Der republikanische Senator Graham nannte das Treffen zwischen Trump und Putin „katastrophal“. Trump sei auf einem Auge blind, wenn es um Putin gehe, sagte Graham dem Sender NBC News. Man könne in diesem Fall nicht einfach „vergessen und vergeben“. Zu den Plänen für eine gemeinsame Arbeitsgruppe zur Cybersicherheit meinte Graham, es sei zwar nicht die dümmste Idee, die er bisher gehört habe, „aber sie kommt nahe daran“.

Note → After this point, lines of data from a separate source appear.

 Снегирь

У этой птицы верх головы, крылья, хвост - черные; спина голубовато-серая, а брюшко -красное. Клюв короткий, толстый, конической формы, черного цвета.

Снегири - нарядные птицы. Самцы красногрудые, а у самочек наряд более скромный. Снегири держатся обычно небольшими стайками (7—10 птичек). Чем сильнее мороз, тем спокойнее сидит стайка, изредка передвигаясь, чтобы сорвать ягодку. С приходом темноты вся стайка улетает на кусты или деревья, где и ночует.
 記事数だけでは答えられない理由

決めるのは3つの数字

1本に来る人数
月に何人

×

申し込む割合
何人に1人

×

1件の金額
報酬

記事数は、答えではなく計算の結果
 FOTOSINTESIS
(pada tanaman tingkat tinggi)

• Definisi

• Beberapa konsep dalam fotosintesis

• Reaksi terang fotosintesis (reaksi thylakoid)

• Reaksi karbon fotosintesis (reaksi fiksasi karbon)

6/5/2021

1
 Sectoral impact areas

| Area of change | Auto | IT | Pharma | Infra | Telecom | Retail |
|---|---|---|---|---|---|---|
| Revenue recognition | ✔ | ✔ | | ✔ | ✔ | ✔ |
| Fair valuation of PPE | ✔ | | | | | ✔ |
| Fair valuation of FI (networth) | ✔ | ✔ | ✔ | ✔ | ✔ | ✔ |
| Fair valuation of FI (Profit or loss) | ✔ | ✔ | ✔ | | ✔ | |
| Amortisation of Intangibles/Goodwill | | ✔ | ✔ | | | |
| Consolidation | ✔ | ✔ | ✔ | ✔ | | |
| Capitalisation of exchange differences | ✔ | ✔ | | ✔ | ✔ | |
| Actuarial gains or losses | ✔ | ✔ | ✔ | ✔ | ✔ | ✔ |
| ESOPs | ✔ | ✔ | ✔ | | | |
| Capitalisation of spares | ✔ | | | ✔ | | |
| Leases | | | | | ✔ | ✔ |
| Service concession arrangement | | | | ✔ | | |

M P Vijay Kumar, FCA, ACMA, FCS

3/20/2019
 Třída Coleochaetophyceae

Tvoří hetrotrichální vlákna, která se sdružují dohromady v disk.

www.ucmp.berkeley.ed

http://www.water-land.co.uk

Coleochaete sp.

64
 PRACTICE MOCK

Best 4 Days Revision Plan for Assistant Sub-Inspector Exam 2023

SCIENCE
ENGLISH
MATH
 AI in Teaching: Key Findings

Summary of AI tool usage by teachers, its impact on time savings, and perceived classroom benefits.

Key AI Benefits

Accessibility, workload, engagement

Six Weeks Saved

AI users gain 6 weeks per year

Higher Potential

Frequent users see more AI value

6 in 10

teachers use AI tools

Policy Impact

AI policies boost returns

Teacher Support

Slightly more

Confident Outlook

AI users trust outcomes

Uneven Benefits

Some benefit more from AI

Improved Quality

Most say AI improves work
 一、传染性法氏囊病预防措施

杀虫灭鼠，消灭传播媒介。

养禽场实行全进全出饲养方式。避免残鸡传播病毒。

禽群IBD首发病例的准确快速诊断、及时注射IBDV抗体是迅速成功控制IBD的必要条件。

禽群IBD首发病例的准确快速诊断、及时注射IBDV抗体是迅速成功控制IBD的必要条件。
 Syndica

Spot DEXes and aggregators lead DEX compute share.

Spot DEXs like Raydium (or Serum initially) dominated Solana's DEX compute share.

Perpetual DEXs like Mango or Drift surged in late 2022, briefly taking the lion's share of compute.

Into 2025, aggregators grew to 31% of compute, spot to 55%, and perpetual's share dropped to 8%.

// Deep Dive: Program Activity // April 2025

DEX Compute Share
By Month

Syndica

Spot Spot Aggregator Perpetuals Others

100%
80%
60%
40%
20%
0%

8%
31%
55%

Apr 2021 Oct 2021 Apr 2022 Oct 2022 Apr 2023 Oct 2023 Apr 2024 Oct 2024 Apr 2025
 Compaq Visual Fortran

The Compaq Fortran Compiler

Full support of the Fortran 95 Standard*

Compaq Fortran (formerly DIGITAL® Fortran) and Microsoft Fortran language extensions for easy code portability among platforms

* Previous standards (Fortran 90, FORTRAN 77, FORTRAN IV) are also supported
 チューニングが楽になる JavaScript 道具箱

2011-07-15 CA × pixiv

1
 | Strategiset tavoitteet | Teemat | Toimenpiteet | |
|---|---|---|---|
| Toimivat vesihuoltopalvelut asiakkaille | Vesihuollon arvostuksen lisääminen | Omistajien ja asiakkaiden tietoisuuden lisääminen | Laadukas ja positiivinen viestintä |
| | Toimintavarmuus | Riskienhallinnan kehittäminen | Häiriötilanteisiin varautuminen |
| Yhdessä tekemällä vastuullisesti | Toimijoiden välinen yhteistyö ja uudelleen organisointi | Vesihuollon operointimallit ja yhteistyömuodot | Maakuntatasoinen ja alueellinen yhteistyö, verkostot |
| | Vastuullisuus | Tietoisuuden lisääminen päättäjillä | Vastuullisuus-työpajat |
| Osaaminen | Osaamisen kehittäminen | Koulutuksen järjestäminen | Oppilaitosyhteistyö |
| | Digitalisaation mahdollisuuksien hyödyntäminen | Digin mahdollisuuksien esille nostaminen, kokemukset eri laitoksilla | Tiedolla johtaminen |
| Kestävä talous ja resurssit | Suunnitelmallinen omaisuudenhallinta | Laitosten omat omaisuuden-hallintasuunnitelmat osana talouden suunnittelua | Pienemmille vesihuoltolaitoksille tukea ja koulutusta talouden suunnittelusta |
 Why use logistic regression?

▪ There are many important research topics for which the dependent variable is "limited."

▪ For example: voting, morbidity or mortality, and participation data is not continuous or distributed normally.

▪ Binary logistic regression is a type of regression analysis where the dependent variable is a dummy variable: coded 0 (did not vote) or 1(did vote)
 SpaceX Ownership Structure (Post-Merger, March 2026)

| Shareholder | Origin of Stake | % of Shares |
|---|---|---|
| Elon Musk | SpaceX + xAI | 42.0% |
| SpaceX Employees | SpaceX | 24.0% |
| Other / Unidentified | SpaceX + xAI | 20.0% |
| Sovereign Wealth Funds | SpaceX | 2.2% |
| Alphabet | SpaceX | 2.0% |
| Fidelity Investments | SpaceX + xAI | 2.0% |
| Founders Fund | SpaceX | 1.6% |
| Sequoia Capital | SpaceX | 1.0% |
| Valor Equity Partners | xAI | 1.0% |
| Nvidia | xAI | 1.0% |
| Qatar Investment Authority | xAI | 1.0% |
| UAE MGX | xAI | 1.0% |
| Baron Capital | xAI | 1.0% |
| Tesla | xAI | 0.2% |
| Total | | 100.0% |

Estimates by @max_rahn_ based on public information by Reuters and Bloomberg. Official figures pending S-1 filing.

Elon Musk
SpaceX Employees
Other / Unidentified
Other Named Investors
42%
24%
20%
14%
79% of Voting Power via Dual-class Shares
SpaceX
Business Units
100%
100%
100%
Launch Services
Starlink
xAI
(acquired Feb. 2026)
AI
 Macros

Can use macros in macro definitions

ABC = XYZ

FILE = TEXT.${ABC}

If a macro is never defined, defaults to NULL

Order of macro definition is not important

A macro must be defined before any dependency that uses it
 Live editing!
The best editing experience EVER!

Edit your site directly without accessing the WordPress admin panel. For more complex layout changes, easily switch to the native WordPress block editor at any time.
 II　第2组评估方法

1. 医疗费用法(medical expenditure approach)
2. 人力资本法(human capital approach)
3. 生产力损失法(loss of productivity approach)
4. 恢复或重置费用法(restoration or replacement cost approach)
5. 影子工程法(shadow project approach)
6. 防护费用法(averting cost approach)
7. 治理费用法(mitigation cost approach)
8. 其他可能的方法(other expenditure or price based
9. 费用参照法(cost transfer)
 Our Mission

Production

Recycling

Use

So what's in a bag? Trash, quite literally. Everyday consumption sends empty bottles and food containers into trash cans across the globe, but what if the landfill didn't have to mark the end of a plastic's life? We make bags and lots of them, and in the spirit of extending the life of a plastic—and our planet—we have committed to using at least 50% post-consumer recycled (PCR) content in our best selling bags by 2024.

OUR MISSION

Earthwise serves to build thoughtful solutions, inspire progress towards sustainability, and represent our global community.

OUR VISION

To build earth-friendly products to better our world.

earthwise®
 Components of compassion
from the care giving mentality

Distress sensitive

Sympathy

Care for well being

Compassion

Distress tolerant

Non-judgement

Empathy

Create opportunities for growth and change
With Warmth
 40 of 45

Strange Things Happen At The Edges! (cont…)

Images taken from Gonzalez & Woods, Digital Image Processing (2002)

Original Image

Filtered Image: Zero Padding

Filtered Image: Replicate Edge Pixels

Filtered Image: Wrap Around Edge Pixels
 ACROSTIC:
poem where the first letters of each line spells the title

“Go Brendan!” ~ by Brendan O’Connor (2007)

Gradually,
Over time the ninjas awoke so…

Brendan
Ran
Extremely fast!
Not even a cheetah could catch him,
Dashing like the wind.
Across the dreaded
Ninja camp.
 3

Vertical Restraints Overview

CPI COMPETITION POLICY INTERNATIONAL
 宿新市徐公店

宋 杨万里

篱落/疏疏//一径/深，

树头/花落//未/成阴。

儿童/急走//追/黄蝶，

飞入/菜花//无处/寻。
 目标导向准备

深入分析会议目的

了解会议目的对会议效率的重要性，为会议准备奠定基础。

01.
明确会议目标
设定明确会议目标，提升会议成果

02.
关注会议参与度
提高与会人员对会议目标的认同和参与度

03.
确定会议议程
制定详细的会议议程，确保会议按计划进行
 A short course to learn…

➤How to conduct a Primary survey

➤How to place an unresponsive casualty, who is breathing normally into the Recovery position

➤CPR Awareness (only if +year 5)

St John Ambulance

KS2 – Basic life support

Treffen von Trump und Putin: Den Blick stur nach vorn gerichtet

Treffen von Trump und Putin

Den Blick stur nach vorn gerichtet

Mehr als zwei Stunden dauerte das erste Treffen zwischen Trump und Putin. Die beiden Präsidenten vereinbarten eine engere Zusammenarbeit in Syrien und eine partielle Waffenruhe, die am Sonntag beginnen soll.

Grahams Senatskollege Rubio twitterte zu dem Vorhaben, das wäre so, als würde man eine gemeinsame Arbeitsgruppe mit dem syrischen Präsidenten Baschar al-Assad über chemische Waffen bilden. Senator McCain sagte dem Sender CBS News, Russland müsse für die Wahleinmischung einen „Preis zahlen“.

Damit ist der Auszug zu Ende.